Measure of expectation
Based on this theory, I would conclude that the aggregated review score is less useful as a measure de facto quality, but is rather a measure of how well the expectations of the purchaser were met.
Think about it. If you don’t think a game looks good, you won’t buy it just so you can leave a negative review. Well you might, but then you’re probably in the minority… and a sadist.
The reason negative review scores get left at all is because a player purchases a game they think they will enjoy but are then left dissatisfied with it.
Likewise, a positive review score is normally left when the player expects they’ll enjoy the game, but then have their expectations wildly exceeded.
Therefore, I propose that the aggregated review score should not be used as a measure of objective quality, but as an objective modifier to apply to your own subjective expectation.
For example, if you think the game looks amazing but it only has a 75% rating, it’s probably not quite as good as you thought but could still be a lot of fun. If you think it looks merely OK, but has a 95% rating, then it’s probably better than you think.
What about niche games?
I don’t believe my theory is a fair measure of niche games. As has already been stated in the assumptions, we are basing our entire QF on the idea that the quality of a game is equal to its broad appeal and its ability to merely satisfy. We don’t account for the intensity of satisfaction that niche games can bring to their players.

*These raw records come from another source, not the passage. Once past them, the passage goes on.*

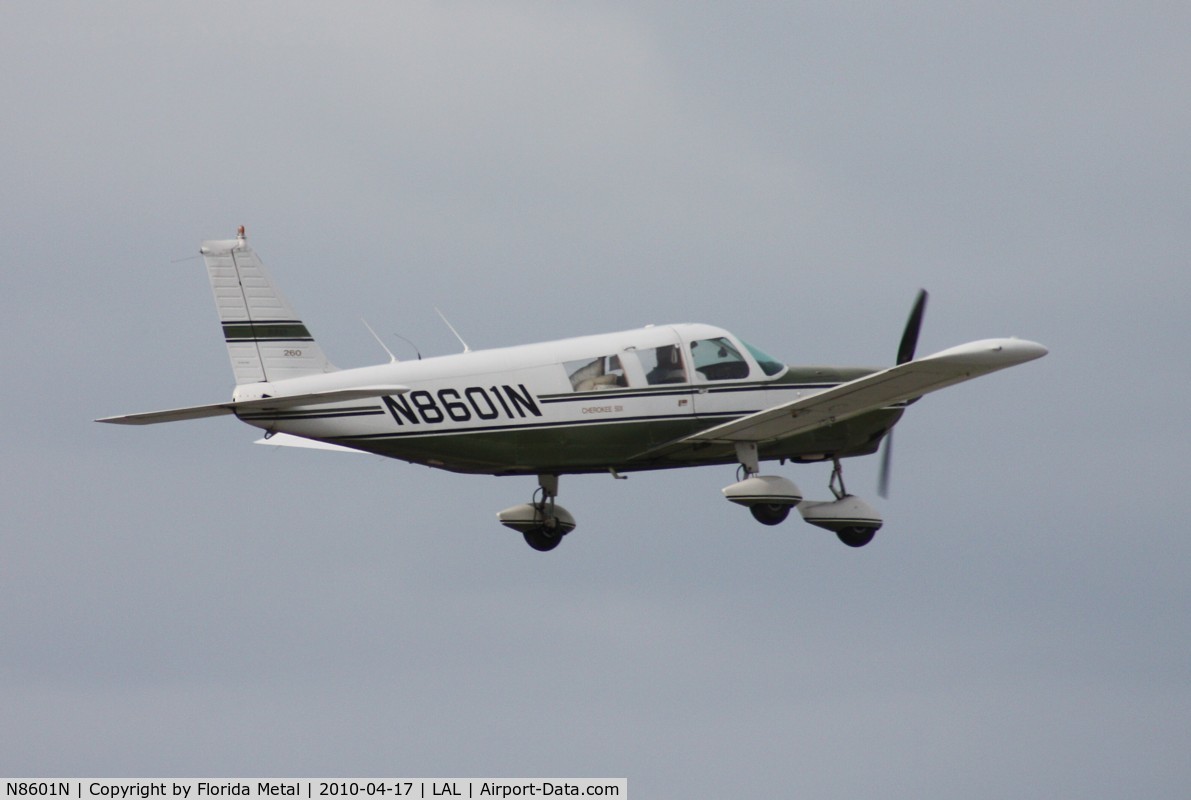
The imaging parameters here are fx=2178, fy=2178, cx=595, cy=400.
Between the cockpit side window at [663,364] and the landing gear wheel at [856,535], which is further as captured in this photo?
the landing gear wheel at [856,535]

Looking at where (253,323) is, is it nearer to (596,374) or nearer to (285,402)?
(285,402)

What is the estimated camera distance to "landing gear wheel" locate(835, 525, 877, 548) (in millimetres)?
29969

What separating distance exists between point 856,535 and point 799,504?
3.35 ft

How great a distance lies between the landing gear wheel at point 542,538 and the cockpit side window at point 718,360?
3260mm

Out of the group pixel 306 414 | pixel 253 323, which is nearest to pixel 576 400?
pixel 306 414

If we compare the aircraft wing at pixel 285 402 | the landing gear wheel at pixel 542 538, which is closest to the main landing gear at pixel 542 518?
the landing gear wheel at pixel 542 538

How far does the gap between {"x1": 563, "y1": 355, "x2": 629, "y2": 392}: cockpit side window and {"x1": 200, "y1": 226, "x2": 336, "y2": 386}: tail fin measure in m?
3.19

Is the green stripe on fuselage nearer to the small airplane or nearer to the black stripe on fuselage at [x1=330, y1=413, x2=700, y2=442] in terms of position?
the small airplane

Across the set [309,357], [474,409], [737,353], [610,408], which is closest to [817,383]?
[737,353]

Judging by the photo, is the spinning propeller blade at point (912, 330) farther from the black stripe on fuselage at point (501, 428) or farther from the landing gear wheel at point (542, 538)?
the landing gear wheel at point (542, 538)

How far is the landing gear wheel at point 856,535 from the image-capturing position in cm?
2997

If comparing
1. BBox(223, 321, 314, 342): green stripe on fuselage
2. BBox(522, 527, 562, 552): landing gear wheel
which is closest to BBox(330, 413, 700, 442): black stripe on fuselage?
BBox(223, 321, 314, 342): green stripe on fuselage

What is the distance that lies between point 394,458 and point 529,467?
1765 millimetres

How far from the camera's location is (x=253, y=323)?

To finish, I wanted to add a note on pricing and how my theory impacts on this.
My theory says that a game has a constant QF that is equal to the percentage of people who would be satisfied with the game if they purchased it.
If we lower the price of that game, we lower the expectation threshold required for people to purchase the game. In other words, people “take a punt” because the game is cheap or on sale.
However, the QF remains fixed. We’re just increasing the sales due to the lower price. Here’s how the numbers turn out:
Game A, normal price, 50,000 sales. 37,500 people satisfied. Review rating 75%.
Game A, discounted price, 75,000 sales. 37,500 people satisfied. Review rating 50%.
We’ve turned the theory on its head so that we’re no longer measuring the quality factor (that’s a constant), instead we are using the quality factor to predict the aggregated review score.
In conclusion, the theory predicts that low prices and discounts could actually lead to lower review scores. Scary huh?